Records on spatial positioning =
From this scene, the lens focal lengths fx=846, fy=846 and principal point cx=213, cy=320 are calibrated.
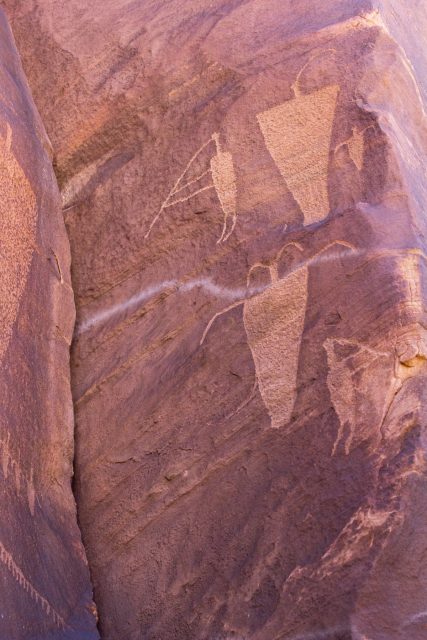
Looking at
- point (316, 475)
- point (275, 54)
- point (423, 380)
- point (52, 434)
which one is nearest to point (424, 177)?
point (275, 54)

What is required = Format every line of the records above as a numbered list, skipping blank lines and omitting the pictures.

Response for this exercise =
1. From this scene, the lens focal lengths fx=846, fy=846 and principal point cx=213, cy=320 are calibrated.
2. Looking at
3. - point (316, 475)
4. - point (275, 54)
5. - point (423, 380)
6. - point (52, 434)
7. which one is nearest to point (424, 177)?
8. point (275, 54)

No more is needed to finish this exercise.